[Given text — start]

Sunday Dec 15, 2024
Thursday, 29 March 2012 00:00 - - {{hitsCtrl.values.hits}}
Economists, trade analysts, researchers and many others keep on harping on the need for regional integration as an urgent need. Experts also quote the success story of ASEAN whose success has been such that developed countries want a share of the pie in the shape of Free Trade Agreements or Comprehensive Economic Partnerships with this regional association.
Why then hasn’t the South Asian region shown such dynamism? Here is a region so rich in resources. It is not only in natural resources that the region is rich. The region is rich in human resources. South Asia has 22 per cent of the entire world population. The region has a healthy demographic profile which will last well into the 21st century and the growing young population will continue to provide the region with the markets and the demand to maintain a very healthy growth momentum.
Cultural and other affinities which should bind the South Asian region are many, even much more than such ties within the ASEAN. Under normal circumstances, this should provide a magnet for gluing the region together. Despite these plus factors, the region has only about six to seven per cent of the global gross domestic product. Intra regional trade hovers around six per cent of its total foreign trade. But it is also considered as one of the fastest growing sub regions in the world with an average growth rate sustained over the past few years.
Unfortunately political differences between the largest members have been a major obstacle to the growth of the region and the price to pay for these differences has been that unofficial trade thrived and instead of direct trading, some of the countries in the region have been trading their products to each other through third parties adding to the costs.
As the region, with the exception of Sri Lanka and the Maldives, is landlocked together, unofficial trade thrives easily. It is said that the actual trade figures for Indo-Pakistan trade would be almost three times greater than the official figure of almost three billion dollars if the unofficial trade was taken into account.
It is widely known that at times of strict surveillance, when such trade is reduced, the prices of meats, etc. tend to rise in some of the countries in the region. If this be the case, there is sufficient scope for official trade to increase if tariffs are lowered and the non-tariff obstacles are removed.
Regional integration is not only limited to intra-regional trade. It also encompasses investment in each others’ countries so as to make it a single production base, The ASEAN Economic Community goals spell out the areas possible for economic integration in the region which could be applicable to our region. They include human resources development and capacity building, recognition of professional qualifications, closer consultation on macro economic and financial policies, trade financing measures, enhanced infrastructure and communication connectivity ,development of electronic transactions through e-ASEAN, integrating industries across the region to promote regional sourcing and enhancing into one production base.

[Given text — finish]

[Prompt 1] In the article on South Asian regional integration, what share of the world's population does South Asia have?
[Prompt 2] Copy the passage from the article on South Asian regional integration, starting at "As the region, with" and ending at "obstacles are removed.".

[Extracted information — start]

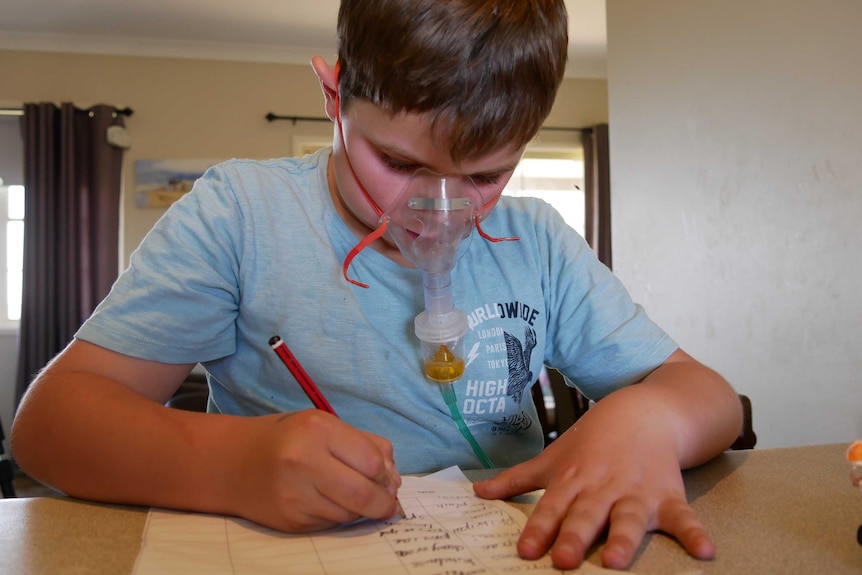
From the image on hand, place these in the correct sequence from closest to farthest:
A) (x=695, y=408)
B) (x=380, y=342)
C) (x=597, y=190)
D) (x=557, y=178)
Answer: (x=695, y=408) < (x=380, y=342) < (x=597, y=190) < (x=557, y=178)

[Extracted information — finish]

[Expected answer 1] 22 per cent

[Expected answer 2]
As the region, with the exception of Sri Lanka and the Maldives, is landlocked together, unofficial trade thrives easily. It is said that the actual trade figures for Indo-Pakistan trade would be almost three times greater than the official figure of almost three billion dollars if the unofficial trade was taken into account.
It is widely known that at times of strict surveillance, when such trade is reduced, the prices of meats, etc. tend to rise in some of the countries in the region. If this be the case, there is sufficient scope for official trade to increase if tariffs are lowered and the non-tariff obstacles are removed.